The top complaint heard by anyone in the automotive industry is about the price of a new car. Nearly every segment and every model has risen steadily to what appears to be a very large five-digit number. According to Edmunds research, new car prices have risen by 29 percent in the past decade (2009-2018).
The average car price is now over $36,000 and the average down payment for a new car is over $4,000.
The reasons for these increases are many, but many of them center around mandated requirements for vehicle safety and technology systems and on costs of manufacturing. Buyers are also fewer and further between, with fewer of the newer generation of buyers purchasing a new car (both by numbers and percentage) than there were 10 years ago. Yet the buyers that are out there are willing to shell out more to get more vehicle.

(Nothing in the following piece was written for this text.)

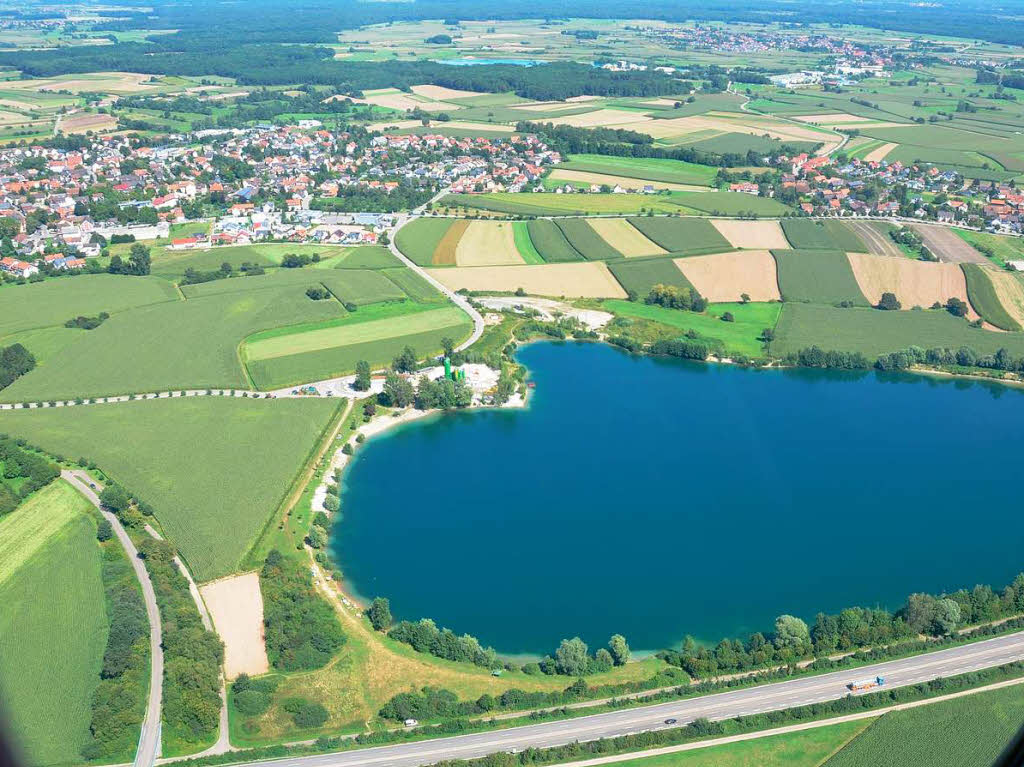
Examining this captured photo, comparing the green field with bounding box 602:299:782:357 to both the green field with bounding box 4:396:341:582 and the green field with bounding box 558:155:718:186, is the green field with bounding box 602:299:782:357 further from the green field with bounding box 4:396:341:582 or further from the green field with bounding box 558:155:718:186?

To go with larger car prices there are larger monthly payments. This explains why leasing is becoming more popular and why longer-term loans are also becoming more popular. The average buyer is now purchasing a car on a 69-month (6-year) loan at an average annual percentage rate of about 4.7 percent. After a down payment of over $4,000.
Where things get tricky is in average household incomes. Those have only gone up by an average of six percent. Today’s average new car costs about half of the annual income for today’s household (income versus sticker price). Interest rates are also up, averaging about a point and a quarter higher over that same period.
Similar changes are happening in the used car market, which has seen both book and trade-in values go up at a rate almost equal to the cost of new cars. This is likely due to demand increasing, as more buyers turn to the used market for a deal.
To compensate some, however, cars are now safer, more powerful, quieter, and more tech savvy than they were a decade ago. Also partially to blame, at least for interest rate increases and monthly payment boosts, are sub-prime loans (loans to those with scores under 621). Those types of loans have increased in both the used and new car markets over the past decade. So have loans with smaller than suggested down payments. This sub-prime lending has meant an increase in defaults as well, mostly in the demographics of buyers under the age of 30.
This pathway of increased prices, easier loans, and more costs follows closely with what culminated in the housing market crash of 2008. Could we be seeing something similar in automotive? It’s possible for sure.